Edit #2 (with concrete example)
I wanted to simplify my question which makes it pretty hard to understand so here is a still simplified and fictional problem that probably matches better the issue I am encountering:
I am writing a generic class that processes its generic type T:
class Process<T> { ... }
The class Process itself includes code that processes T, but in order for this code to work, it needs T to conform to some protocols, for instance:
protocol A {
func mixWith(other:A) -> A
}
protocol B {
var isFoo:Bool { get set }
}
So my first approach was to simply require T to conform to those protocols:
class Process<T:<A,B>> { ... }
This looks like the simplest approach and probably is in many cases, but in my case I think that this actually is problematic, for this reason:
First, I may need to process the same type in many different ways, and changing a way a type is being processed often requires changing the actual implementation of protocols A and B for instance in this case, fooProcess and barProcess are both of type Process with generic type MyType:
let fooProcess = Process<MyType>()
let barProcess = Process<MyType>()
But I want fooProcess and barProcess to do different operations which in many cases would require to change the implementation of the A and B protocols of my MyType type and that's simply not possible.
So my first idea was to simply require some closures and variables to be defined so that I wouldn't need protocols anymore and would define the way data is being processed only in my Process class, a little bit like this:
class Process<T> {
//
var mix:(_ lhs:T, _ rhs:T)->(T)
var isFoo:(_ a:T)->(Bool)
...
}
There all of the processing would be directly implemented in my Processing class, again this would have looked like the right solution but now comes another issue, which led me to my associated type approach: it turns out that in many cases, the user of my Process class would want to get some default behaviour implemented by my framework, for instance, I could automatically implement protocol A and B for them as long as their class conformed to protocol X, here is how it did it:
protocol X:A,B {
...
}
extension protocol X {
// Here was my default implementation of A and B, which enabled my user to directly get A and B implemented as long as their type conformed to X
}
By using this method, I would let my user directly choose what they wanted to implement themselves, by conforming to protocol X they would only need to write a little bit of code and let my framework to all of the rest by itself, and if they wanted to implement themselves A or B they still could.

Task to carry out
Carry on the post about the generic Process class and its protocols from the point where it ends above.

Data taken from a collection
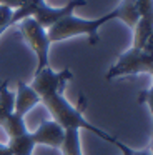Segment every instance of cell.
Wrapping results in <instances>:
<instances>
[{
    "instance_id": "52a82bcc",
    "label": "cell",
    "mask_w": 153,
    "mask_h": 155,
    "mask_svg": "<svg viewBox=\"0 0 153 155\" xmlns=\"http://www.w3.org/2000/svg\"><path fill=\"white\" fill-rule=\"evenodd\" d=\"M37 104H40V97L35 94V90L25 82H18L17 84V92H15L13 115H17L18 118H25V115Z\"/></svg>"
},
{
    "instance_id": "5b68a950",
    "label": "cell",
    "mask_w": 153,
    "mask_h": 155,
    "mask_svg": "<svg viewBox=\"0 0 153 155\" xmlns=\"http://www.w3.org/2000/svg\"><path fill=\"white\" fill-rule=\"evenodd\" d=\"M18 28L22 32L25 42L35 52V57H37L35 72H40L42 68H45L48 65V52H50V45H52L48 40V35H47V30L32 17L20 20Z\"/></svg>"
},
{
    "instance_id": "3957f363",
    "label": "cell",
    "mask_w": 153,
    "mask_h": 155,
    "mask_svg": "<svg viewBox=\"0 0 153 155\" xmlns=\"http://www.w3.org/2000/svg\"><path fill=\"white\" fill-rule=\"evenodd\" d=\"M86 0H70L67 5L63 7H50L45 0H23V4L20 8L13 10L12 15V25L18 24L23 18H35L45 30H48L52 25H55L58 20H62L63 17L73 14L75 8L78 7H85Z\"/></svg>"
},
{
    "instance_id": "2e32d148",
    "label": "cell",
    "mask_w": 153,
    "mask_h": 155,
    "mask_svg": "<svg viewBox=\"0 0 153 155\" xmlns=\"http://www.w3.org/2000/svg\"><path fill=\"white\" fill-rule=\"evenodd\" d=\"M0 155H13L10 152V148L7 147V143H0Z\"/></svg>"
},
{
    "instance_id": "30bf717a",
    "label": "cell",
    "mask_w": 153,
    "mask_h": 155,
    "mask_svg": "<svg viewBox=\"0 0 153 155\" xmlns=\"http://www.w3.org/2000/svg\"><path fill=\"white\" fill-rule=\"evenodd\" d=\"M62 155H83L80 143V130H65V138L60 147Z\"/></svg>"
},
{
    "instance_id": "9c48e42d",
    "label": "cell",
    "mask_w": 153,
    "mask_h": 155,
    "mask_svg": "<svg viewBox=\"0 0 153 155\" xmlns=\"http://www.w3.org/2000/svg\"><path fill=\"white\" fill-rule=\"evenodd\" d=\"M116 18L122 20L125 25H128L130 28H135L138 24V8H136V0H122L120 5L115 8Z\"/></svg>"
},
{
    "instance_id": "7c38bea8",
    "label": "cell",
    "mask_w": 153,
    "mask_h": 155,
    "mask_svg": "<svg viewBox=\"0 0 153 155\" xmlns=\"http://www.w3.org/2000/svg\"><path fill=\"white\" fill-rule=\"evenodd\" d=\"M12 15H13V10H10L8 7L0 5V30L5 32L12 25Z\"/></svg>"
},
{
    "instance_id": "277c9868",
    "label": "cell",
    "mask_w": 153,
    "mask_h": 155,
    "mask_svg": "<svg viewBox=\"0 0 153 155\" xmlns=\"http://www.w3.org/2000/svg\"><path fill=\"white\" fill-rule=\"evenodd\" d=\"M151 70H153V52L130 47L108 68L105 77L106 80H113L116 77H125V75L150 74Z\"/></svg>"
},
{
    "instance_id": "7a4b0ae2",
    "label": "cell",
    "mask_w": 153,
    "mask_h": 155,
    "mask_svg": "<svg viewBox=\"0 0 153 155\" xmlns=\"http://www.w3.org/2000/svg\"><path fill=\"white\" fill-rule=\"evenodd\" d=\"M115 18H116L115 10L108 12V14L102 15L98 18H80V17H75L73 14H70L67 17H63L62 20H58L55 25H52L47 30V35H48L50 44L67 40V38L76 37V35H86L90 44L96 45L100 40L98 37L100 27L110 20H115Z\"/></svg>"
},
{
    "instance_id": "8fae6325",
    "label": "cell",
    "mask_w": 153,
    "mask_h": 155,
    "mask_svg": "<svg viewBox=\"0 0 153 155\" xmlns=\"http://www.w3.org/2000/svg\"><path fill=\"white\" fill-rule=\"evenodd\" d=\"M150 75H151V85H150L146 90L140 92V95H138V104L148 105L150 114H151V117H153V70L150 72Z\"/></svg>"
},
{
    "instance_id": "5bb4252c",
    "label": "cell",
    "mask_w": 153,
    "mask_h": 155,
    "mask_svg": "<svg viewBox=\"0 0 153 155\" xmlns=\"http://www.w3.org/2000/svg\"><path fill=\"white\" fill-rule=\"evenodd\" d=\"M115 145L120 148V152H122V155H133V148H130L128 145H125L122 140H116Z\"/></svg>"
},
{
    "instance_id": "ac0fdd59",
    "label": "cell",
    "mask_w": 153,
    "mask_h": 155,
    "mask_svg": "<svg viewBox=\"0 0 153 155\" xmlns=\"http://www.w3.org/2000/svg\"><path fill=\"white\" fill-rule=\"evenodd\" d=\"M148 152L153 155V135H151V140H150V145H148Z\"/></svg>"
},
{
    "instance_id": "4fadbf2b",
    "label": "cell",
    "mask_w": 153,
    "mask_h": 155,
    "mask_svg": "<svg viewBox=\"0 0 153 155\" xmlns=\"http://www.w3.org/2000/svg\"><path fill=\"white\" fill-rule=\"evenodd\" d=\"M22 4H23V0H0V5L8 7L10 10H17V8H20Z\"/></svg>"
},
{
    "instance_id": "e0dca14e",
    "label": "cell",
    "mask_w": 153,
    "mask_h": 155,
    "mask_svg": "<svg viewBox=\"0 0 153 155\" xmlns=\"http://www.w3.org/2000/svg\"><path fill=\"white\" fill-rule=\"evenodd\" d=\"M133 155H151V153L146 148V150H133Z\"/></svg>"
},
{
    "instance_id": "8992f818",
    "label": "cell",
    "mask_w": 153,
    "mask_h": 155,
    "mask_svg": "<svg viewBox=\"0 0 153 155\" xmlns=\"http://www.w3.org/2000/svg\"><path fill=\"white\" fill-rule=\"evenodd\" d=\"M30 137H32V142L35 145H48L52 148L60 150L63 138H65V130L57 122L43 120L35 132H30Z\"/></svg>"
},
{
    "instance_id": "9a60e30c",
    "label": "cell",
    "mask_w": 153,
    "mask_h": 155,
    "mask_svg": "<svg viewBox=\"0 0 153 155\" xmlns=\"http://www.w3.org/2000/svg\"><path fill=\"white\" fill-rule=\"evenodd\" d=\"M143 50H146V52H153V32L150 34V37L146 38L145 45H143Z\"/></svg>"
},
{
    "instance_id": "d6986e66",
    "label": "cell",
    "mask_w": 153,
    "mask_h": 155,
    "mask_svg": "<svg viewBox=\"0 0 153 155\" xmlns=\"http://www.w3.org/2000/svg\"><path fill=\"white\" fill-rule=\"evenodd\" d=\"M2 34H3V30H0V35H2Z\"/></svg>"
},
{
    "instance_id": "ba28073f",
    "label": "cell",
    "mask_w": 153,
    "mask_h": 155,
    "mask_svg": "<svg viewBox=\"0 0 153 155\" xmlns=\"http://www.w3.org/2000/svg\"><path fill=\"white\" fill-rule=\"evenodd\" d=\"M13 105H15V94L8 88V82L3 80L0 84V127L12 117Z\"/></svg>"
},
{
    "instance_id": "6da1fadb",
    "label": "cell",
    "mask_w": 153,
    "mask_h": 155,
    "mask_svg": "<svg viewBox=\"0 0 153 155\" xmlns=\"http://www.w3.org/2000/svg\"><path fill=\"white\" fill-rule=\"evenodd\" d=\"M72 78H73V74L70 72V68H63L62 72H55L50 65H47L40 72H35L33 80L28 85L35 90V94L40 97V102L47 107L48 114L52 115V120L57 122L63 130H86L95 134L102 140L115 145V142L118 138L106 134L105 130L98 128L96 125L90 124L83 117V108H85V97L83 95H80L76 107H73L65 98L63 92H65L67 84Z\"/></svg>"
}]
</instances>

Task answer
So if I am right, there is no way to do such a thing with my closures implementation.
So for this reason, I thought that an associated type protocol would be a good solution because here I could let my users easily get some default behaviour or write their own, so now we are getting back to my original question:
protocol AProcessing {
associatedtype U
func mix(_ lhs:U, _ rhs:U) -> U
}
protocol BProcessing {
associatedtype U
func isFoo(_ a:U) -> Bool
}
And then do something like that:
class Process<T> {
var aProcessor:AProcessing<T>
var bProcessor:BProcessing<T>
}
Here the advantage compared to closures is that I could write a special class conforming to AProcessing that could provide default implementation, this way:
class AutomaticAProcessing<T:X>:AProcessing { ... }
That would have enabled my users to so something like that:
var processData = Process<SomeType>()
processData.aProcessor = AutomaticAProcessing<SomeType>()
processData.bProcessor = TheirOwnImplemtation
Not only is this not possible in Swift, but it also feels like I am using too many "hacks" to get things done and there should be an easier language feature to do that, unfortunately I don't know what I should use.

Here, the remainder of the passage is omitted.